Problema 1: Repita tal e qual o trecho do texto de origem sobre os pedidos principais e subsidiários, começando em "Nos termos do art. 37.º" e seguindo até "forma de processo.".
Problema 2: No texto de origem sobre os pedidos principais e subsidiários, quais são os réus identificados como vendedores? Indique todos.
Problema 3: Prossiga o texto de origem sobre os pedidos principais e subsidiários a partir da última frase apresentada.

Texto de origem:
=-=-=

Convidada a exercer o contraditório à matéria exceptiva em apreço a Autora pronunciou-se no sentido de inexistir qualquer vício quanto aos pedidos formulados, por serem compatíveis entre si.
Perpassada a petição inicial verifica-se que a Autora deduz pedidos, não alternativos, mas sim subsidiários: um primeiro conjunto de pedidos principais e outro conjunto de pedidos subsidiários aos primeiros; visto que, de acordo com a formulação da Autora, os pedidos de condenação da Ré Conselho Diretivo dos Baldios da Freguesia de ... apenas deverão ser tomados em linha de conta no caso de não procederem os pedidos de condenação dos Réus AA, BB e CC, como a própria indica no articulado (sendo que a distinção entre pedidos alternativos e subsidiários consiste, precisamente, no facto de nos primeiros, o réu tem a faculdade de escolher um deles, dada a equivalência das prestações pretendidas pelo autor, enquanto, nos segundos, a sua apreciação depende da improcedência do chamado pedido principal).
Nos termos do art. 554.º n.º 2 do C.P.Civil, a oposição entre pedidos não impede que os mesmos sejam deduzidos, desde que a isso não obstem as circunstâncias que impedem a coligação.
Nos termos do art. 37.º do mesmo diploma legal, inexistem obstáculos à coligação no que respeita à compatibilidade processual, que se verifica, já que seguem ambos os conjuntos de pedidos a mesma forma de processo.
No entanto, constata-se que cada um dos grupos de pedidos (principais e subsidiários) radicam em causas de pedir diferentes:
- o primeiro grupo de pedidos contra os Réus vendedores AA, BB e CC, tem como causa de pedir a compra e venda de bens alheios que comporta a nulidade do negócio – pedidos a serem considerados no caso de se provar que os Réus em causa venderam árvores que não lhes pertenciam (mas sim à Ré Conselho Diretivo dos Baldios da Freguesia de ...);
- o segundo grupo de pedidos contra a Ré Conselho Diretivo dos Baldios da Freguesia de ..., tem como causa de pedir a responsabilidade civil extracontratual, reconduzindo a Autora a conduta desta Ré - ao obstaculizar o corte das árvores que não eram alegadamente suas, no caso de assim se provar - a uma actuação ilícita que comportou danos.

=-=-=

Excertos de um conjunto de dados
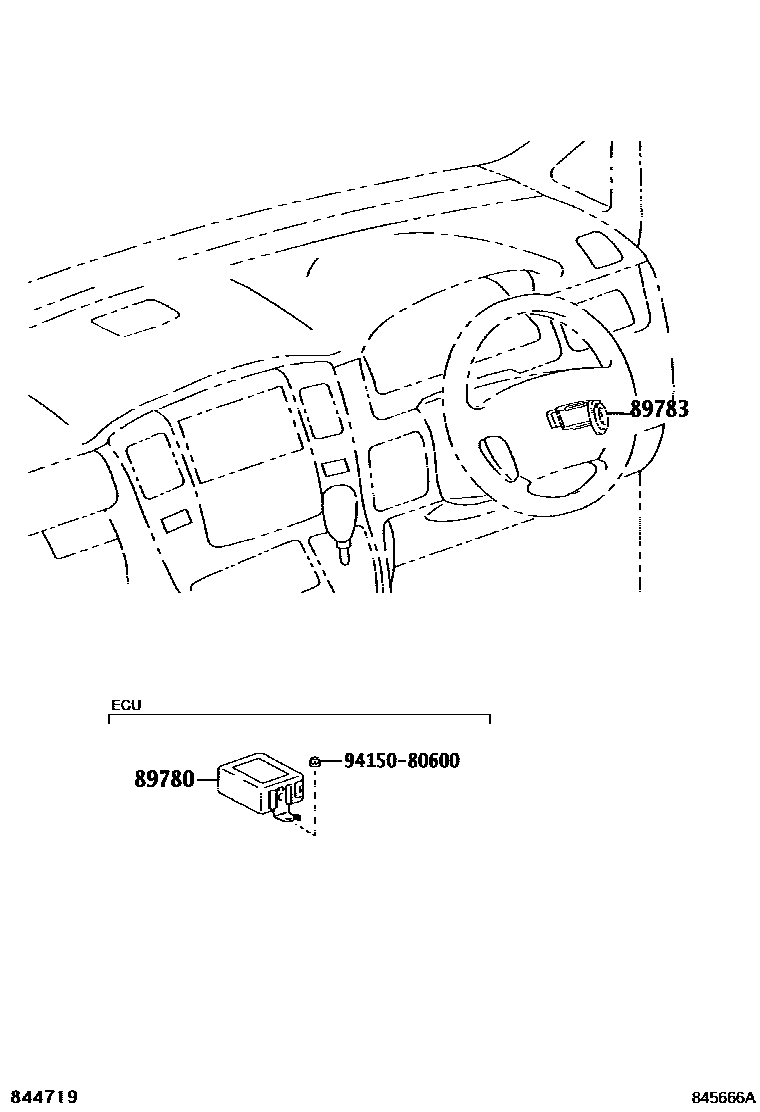 89783

ECU

89780

94150-80600

844719

845666A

=-=-=

Resultado 1:
Nos termos do art. 37.º do mesmo diploma legal, inexistem obstáculos à coligação no que respeita à compatibilidade processual, que se verifica, já que seguem ambos os conjuntos de pedidos a mesma forma de processo.

Resultado 2: AA, BB e CC

Resultado 3:
Assim vejamos,
Nos termos do art. 36.º n.ºs 1 e 2 do C.P.Civil, é admissível a coligação activa e/ou passiva relativamente ao mesmo pedido ou a pedidos diferentes, “quando a causa de pedir seja a mesma e única ou quando os pedidos estejam entre si numa relação de prejudicialidade ou de dependência”, sendo a coligação permitida, ainda “quando, sendo embora diferente a causa de pedir, a procedência dos pedidos principais dependa essencialmente da apreciação dos mesmos factos ou da interpretação e aplicação das mesmas regras de direito ou de cláusulas de contratos perfeitamente análogas” – cfr. art. 36.º n.ºs 1 e 2 do C.P.Civil.
Tratando-se de uma situação de subsidiariedade, convoca-se o art. 39.º do C.P.Civil que admite a dedução de um mesmo pedido ou pedido diverso por autor ou contra réu diverso do que aquele que demanda ou é demandado a título principal, nos casos em que exista dúvida fundada sobre os sujeitos que são titulares da relação material controvertida.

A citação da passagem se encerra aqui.